TEXTO DA PÁGINA:
■ ■ ■ ■ ■ ■ ■

Crítica: Decarnation e os horrores da misoginia

Escrito por Arthur Tayt-Sohn
Crítica

Ambientado em uma época de mudanças sociais na França, na virada da década de 80 para a 90, Decarnation se inspira também em clássicos cult como Perfect Blue, de Satoshi Kon, e Cidade dos Sonhos, de David Lynch.

O estúdio Atelier QDB conta uma história de terror que mescla os horrores literais do mundo físico e os metafísicos do subconsciente, onde a protagonista Gloria deve enfrentar seus maiores medos para conseguir se salvar.

Tivemos a oportunidade de receber o jogo e contamos agora um pouco do terror de Decarnation.

Chegando ao limite

Em Decarnation, acompanhamos a trajetória de Gloria, uma dançarina do cabaré Cisne Negro. Durante 10 anos ela foi a principal estrela do lugar. Chegando aos seus 30 anos de idade, Gloria precisa lidar com a pressão social de ser uma mulher ainda sem marido e filhos, bem como sua carreira como dançarina começa a se desgastar.

Além disso ela precisa lidar com o desgaste do seu relacionamento com Joy, uma mulher alguns anos mais jovem e que ainda está na faculdade. Em meio à tanta pressão, Gloria chega ao seu limite emocional e em uma tentativa de se reerguer, aceita trabalhar em um novo projeto de um grande mecenas das artes.

A partir daí Gloria começa a lutar pela sua sobrevivência e pela sua sanidade mental.

Explorando os sonhos de Gloria

Decarnation é um jogo focado em narrativa com uma abordagem mais linear. Segundo o diretor Quentin De Beukelaer, essa abordagem permite focar mais na narrativa que eles querem contar, limitando as escolhas do jogador.

O jogo intercala a maior parte dele nessa exploração linear, contando também com momentos em que você vê a narrativa se desenrolando por meio de diálogos e cenas. Há também alguns quebra-cabeças que você precisa resolver.

Mecanicamente ele é bastante simples e acessível. Você irá basicamente caminhar e resolver esses quebra-cabeças, que envolvem jogo de memória, xadrez, coletar itens em uma ordem correta, etc.

Decarnation apresenta quase nenhuma atividade, sendo realmente um jogo focado em apresentar a narrativa para o jogador. É possível inclusive jogar utilizando o teclado sem problemas, não exigindo ações que obriguem a utilização do controle.

Além dos quebra-cabeças existem alguns mini games que você precisa jogar para avançar, todos também muito simples, que envolvem correr de inimigos, participar de sessões de dança onde você deve apertar os botões no ritmo, pular plataformas de madeira e outros.

Todas as mecânicas funcionam muito bem dentro da proposta do jogo. Não tive problemas em entender e executar o que precisa ser feito, seja em questão de dificuldade ou seja por problemas no design das mecânicas ou bugs.

Os verdadeiros monstros são as pessoas

Como aprendemos desde cedo assistindo Scooby-Doo, os piores monstros que encontramos em Decarnation são pessoas reais. Apesar de boa parte do jogo se passar nos pesadelos de Gloria, boa parte dos horrores que ela enfrenta são reais.

Um dos piores desses horrores que Gloria enfrenta diariamente é a misoginia. Desde o início do jogo, observamos como ela lida com isso. Logo de cara vemos o artista que está produzindo uma escultura de Gloria nua comentando sem cerimônias como ele sente nojo de uma ex-modelo sua, agora já envelhecida.

■ ■ ■ ■ ■ ■ ■

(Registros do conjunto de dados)
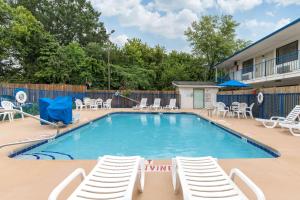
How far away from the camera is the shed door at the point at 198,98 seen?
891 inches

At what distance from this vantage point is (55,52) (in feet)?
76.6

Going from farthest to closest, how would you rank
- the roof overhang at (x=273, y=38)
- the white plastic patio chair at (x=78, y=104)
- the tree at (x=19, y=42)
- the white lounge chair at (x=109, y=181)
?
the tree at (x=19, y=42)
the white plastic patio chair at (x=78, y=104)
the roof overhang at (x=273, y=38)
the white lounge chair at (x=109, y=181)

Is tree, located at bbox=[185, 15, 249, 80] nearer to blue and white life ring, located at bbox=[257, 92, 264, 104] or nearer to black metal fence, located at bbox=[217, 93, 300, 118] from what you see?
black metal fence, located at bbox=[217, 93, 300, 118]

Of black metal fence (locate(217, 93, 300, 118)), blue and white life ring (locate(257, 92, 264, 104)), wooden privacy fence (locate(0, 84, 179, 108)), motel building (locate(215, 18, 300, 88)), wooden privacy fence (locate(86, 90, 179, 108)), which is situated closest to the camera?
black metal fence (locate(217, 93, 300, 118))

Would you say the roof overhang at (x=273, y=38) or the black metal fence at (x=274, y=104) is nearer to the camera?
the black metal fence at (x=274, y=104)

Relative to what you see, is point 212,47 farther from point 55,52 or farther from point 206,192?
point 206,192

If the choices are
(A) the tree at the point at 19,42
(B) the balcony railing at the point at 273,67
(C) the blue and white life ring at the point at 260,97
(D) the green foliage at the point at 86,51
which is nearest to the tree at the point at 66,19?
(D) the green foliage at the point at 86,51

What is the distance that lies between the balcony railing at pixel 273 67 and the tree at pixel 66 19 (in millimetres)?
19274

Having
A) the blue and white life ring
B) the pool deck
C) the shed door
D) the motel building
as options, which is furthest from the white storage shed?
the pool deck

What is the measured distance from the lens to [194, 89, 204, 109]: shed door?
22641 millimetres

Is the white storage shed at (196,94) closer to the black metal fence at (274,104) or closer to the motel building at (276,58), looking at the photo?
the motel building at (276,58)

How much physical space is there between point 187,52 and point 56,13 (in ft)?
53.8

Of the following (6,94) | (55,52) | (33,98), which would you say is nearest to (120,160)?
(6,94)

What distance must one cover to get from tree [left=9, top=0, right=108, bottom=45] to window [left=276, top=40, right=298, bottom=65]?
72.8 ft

■ ■ ■ ■ ■ ■ ■

EXERCÍCIOS:
[A] Imprima, sem nenhuma alteração, o trecho da crítica de Decarnation que vai de "Decarnation apresenta quase" até "madeira e outros.".
[B] Selecione e copie cada linha da listagem que contenha a palavra "metal", diferenciando maiúsculas de minúsculas.

RESPOSTAS:
[A]
Decarnation apresenta quase nenhuma atividade, sendo realmente um jogo focado em apresentar a narrativa para o jogador. É possível inclusive jogar utilizando o teclado sem problemas, não exigindo ações que obriguem a utilização do controle.

Além dos quebra-cabeças existem alguns mini games que você precisa jogar para avançar, todos também muito simples, que envolvem correr de inimigos, participar de sessões de dança onde você deve apertar os botões no ritmo, pular plataformas de madeira e outros.

[B]
Is tree, located at bbox=[185, 15, 249, 80] nearer to blue and white life ring, located at bbox=[257, 92, 264, 104] or nearer to black metal fence, located at bbox=[217, 93, 300, 118] from what you see?
black metal fence, located at bbox=[217, 93, 300, 118]
Of black metal fence (locate(217, 93, 300, 118)), blue and white life ring (locate(257, 92, 264, 104)), wooden privacy fence (locate(0, 84, 179, 108)), motel building (locate(215, 18, 300, 88)), wooden privacy fence (locate(86, 90, 179, 108)), which is situated closest to the camera?
black metal fence (locate(217, 93, 300, 118))
Would you say the roof overhang at (x=273, y=38) or the black metal fence at (x=274, y=104) is nearer to the camera?
the black metal fence at (x=274, y=104)
Is the white storage shed at (196,94) closer to the black metal fence at (274,104) or closer to the motel building at (276,58), looking at the photo?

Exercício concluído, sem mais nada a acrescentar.